* **Objectif**
Rédigez la suite du texte sur les photographes du XIXe siècle inspirés par le mouvement préraphaélite, en reprenant après sa dernière phrase.
=== Texte proposé ===
Le mouvement préraphaélite vu par les photographes de la seconde moitié du XIXe siècle

24 Avr

Il serait erroné et précipité d’employer un terme aussi net que « photographie préraphaélite ». Il n’existe en effet pas vraiment de courant préraphaélite dans la photographie. Il s’agit plutôt d’inspirations et d’échanges. On peut en effet remarquer que dès le milieu du XIXe siècle, des échanges s’opèrent entre la peinture et la photographie. Cette dernière n’étant pas considérée comme un art crédible, il a fallu trouver un moyen de la rendre légitime. Des photographes tels qu’Heinrich Kühn s’inspirent alors de la peinture et notamment du courant impressionniste pour retravailler leurs images et brouiller les frontières entre les deux arts. De leurs côté, les impressionnistes s’inspirent de la photo notamment pour renouveler les cadrages et adopter de nouveaux points de vue face au sujet représenté.
Ainsi, c’est parce que le développement des expérimentations photographiques est contemporain à la naissance du Préraphaélisme que l’on voit apparaître ces clichés imprégnés de l’esprit gracile de ce mouvement artistique.

La question que nous allons nous poser est simple.

Qu’est ce qui amène certains de ces photographes du milieu du XIXe siècle à puiser leur inspiration au sein du Préraphaélisme ?
=== Section des données ===
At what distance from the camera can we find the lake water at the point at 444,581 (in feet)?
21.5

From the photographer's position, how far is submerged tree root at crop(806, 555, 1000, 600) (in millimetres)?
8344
===
* **Corrigé**
C’est à l’âge de 48 ans que Julia Margaret Cameron débute sa carrière de photographe. Grâce à sa détermination, elle parvient très vite à se faire un nom et à entrer dans la prestigieuse société photographique de Londres. Elle est surtout connue pour ses très nombreux portraits de personnalités, qui sont souvent les seuls photographies existantes de peintres, historiens ou écrivains de son époque.
Outre leur valeur historique, ce sont aussi de fabuleux supports artistiques, puisque Julia Margaret Cameron s’attachait avant tout à capturer la personnalité des amis qu’elle photographiait au moyen de savants clairs-obscures (voir portrait de Julia Jackson) ou de contrastes entre zones nettes et floues.

Julia Margaret Cameron, Julia Jackson
Si Julia Margaret Cameron est surtout reconnue comme portraitiste, elle réalise aussi des « illustrations photographiques ». Elle s’inspire notamment du mouvement préraphaélite afin d’illustrer divers thèmes habituellement abordés par la peinture comme les mythes et légendes, les thèmes religieux, la poésie … Autant de sujets chers aux artistes tels que Millais ou Holman Hunt. Ses photographies accompagnaient des œuvres littéraires comme celles de son ami poète Alfred Tennyson.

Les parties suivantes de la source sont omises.